I do sometimes wonder if I’m a part of this problem of exhaustion by contributing to the clamour of our generation’s social media activism. I never stop going on about the various ‘isms’, continually drawing from the bottomless bag of “As-a-Black-Woman™” experiences and making everything political.


Mountain View

A search to rediscover my voice as an activist

See-sawing between engaging or not engaging with social media activism, I realised on my walk that I can never really “log off”. Patriarchy and racism are out there in the real world. It simply waits for me to step outside with my hood up or walk alone into a winding, desolate path to be followed by a man who only leaves when I reach home. I have to say something, anything, because to disengage is a privilege. Activism is never not an option, even when I’m exhausted. This may sound somewhat pessimistic. Journaling and bubble baths will never make being targeted by oppressive systems, and having to fight against them, any less draining. However, there is a reason why I log back on at the end of the day and that’s because the clamour for social justice reminds me that people care about social justice. Petitions and spreading awareness work, even if only to a limited degree. The outcomes of social media activism are worth any feeling of tiredness.
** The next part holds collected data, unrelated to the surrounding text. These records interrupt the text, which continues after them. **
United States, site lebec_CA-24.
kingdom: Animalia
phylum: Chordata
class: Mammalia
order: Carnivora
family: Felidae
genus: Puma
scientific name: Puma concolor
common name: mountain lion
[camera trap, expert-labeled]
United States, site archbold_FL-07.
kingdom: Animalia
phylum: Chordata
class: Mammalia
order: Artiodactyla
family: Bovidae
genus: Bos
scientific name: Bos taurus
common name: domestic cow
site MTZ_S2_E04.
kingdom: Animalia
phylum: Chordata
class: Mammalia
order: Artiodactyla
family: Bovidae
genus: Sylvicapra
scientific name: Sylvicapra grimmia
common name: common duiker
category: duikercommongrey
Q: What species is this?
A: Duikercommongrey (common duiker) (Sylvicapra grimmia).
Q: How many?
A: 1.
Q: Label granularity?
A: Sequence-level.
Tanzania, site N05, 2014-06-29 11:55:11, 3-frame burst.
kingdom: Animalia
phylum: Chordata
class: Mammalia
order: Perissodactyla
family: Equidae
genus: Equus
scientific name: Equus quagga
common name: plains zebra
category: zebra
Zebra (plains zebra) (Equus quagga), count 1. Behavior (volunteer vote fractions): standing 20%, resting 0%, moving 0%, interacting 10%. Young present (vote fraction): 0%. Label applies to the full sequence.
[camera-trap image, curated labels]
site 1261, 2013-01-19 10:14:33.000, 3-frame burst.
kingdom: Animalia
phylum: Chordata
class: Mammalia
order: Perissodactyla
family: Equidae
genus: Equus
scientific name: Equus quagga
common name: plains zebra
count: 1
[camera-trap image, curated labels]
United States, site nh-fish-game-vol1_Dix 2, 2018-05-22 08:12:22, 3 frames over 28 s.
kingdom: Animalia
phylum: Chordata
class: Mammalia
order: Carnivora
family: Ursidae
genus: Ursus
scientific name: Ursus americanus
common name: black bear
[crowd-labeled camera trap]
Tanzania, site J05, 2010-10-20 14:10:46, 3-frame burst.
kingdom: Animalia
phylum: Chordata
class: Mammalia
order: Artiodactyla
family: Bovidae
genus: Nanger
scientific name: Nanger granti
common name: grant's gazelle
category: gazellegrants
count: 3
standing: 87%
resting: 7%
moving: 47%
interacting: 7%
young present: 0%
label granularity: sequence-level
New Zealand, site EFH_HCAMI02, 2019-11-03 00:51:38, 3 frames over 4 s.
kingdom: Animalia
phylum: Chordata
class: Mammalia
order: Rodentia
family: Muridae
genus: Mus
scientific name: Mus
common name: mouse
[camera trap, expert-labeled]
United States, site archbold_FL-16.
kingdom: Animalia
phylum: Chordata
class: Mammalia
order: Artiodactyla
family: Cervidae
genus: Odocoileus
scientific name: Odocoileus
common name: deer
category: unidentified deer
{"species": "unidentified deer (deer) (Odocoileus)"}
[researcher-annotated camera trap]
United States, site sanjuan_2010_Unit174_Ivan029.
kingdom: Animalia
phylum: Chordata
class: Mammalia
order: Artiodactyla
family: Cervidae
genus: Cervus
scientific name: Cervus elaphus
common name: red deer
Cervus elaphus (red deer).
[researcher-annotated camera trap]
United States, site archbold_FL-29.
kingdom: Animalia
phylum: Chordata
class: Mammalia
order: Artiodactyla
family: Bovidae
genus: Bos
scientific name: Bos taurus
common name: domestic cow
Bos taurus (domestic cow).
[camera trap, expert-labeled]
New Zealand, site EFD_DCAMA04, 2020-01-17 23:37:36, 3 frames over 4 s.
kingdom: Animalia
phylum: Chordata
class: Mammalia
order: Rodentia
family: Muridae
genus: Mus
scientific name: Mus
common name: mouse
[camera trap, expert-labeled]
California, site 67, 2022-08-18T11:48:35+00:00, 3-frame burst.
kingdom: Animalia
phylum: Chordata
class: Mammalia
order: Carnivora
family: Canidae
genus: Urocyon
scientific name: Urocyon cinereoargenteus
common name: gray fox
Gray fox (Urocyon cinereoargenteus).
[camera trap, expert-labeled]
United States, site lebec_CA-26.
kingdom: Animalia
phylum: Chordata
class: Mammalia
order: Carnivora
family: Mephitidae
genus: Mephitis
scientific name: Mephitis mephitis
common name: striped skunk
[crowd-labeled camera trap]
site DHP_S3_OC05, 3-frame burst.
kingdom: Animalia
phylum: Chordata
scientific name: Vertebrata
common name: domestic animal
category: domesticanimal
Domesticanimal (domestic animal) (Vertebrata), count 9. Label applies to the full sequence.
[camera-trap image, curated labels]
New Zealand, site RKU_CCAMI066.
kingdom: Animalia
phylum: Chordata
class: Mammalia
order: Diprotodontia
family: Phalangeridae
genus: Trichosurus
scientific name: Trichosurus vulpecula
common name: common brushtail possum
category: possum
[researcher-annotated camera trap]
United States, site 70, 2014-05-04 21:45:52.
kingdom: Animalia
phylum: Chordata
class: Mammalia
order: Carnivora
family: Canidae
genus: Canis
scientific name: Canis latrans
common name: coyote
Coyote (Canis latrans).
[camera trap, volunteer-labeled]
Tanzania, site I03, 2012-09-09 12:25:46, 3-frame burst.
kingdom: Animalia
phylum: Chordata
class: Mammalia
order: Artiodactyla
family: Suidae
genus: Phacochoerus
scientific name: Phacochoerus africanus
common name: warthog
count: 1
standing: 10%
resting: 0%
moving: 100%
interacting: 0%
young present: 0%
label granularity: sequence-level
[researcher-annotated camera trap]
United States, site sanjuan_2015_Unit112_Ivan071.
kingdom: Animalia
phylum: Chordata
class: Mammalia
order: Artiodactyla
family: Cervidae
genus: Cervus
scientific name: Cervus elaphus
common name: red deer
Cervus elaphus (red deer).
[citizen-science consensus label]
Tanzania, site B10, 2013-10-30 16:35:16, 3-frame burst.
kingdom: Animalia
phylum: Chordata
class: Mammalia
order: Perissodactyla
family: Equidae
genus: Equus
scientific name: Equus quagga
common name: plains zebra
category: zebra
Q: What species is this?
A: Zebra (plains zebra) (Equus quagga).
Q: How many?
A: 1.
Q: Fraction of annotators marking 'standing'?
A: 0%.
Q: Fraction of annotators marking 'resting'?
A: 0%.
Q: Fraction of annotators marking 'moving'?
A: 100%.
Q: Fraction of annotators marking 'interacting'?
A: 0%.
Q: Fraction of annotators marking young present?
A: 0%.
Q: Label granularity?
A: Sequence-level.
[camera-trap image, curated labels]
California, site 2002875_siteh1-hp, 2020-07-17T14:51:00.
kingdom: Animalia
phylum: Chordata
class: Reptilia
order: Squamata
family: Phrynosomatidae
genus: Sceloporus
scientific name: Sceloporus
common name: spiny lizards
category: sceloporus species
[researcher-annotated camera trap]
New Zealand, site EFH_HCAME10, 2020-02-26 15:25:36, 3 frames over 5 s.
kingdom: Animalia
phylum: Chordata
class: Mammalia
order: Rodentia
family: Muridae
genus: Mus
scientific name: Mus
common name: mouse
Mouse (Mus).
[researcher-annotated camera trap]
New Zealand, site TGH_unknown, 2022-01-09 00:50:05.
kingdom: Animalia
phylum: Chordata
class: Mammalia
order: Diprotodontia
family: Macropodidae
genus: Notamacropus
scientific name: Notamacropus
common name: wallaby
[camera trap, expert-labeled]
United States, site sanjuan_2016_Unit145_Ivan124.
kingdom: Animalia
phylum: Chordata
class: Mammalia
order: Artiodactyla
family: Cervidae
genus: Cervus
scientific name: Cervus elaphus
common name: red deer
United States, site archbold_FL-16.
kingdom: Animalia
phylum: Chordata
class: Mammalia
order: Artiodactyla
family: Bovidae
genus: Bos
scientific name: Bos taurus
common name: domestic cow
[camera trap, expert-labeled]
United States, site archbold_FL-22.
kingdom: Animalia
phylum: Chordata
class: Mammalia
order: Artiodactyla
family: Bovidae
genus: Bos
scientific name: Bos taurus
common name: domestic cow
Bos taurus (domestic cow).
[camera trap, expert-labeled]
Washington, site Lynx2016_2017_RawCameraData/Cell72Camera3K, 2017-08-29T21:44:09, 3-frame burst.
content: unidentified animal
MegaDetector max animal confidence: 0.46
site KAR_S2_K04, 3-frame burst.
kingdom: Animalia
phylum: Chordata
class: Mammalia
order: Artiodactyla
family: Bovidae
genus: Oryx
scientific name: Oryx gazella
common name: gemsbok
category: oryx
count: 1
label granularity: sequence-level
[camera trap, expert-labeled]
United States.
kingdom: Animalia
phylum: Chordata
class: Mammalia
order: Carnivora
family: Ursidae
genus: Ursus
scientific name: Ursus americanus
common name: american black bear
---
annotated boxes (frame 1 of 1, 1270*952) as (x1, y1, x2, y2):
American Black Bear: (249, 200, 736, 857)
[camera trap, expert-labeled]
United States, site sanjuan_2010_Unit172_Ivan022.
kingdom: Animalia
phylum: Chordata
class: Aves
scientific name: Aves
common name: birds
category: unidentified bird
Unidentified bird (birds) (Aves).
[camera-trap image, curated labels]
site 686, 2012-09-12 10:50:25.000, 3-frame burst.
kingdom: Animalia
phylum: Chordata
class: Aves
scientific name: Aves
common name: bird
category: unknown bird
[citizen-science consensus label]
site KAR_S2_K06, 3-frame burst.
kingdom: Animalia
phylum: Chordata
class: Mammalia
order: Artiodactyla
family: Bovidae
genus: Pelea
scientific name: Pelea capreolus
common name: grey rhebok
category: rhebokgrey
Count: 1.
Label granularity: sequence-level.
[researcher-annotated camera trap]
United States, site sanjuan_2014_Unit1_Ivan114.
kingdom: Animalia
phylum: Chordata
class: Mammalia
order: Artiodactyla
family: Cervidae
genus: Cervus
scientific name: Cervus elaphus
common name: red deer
For that reason, I don’t think I’m hanging up my social justice warrior mantle anytime soon. I recently said to a friend that the amount of reposting and petition-linking I do at this point warrants reparations. I joke about how wokeness amounts to the exploitation of Black intellectual labour but at the same time, I realise that it is labour and being exhausted is a permanent condition for most Black women. So, although we can never truly disengage, I encourage you to take a break every now and then. And if you really don’t want to feel drained when navigating online spaces, I’d recommend staying far away from the Daily Mail comment section.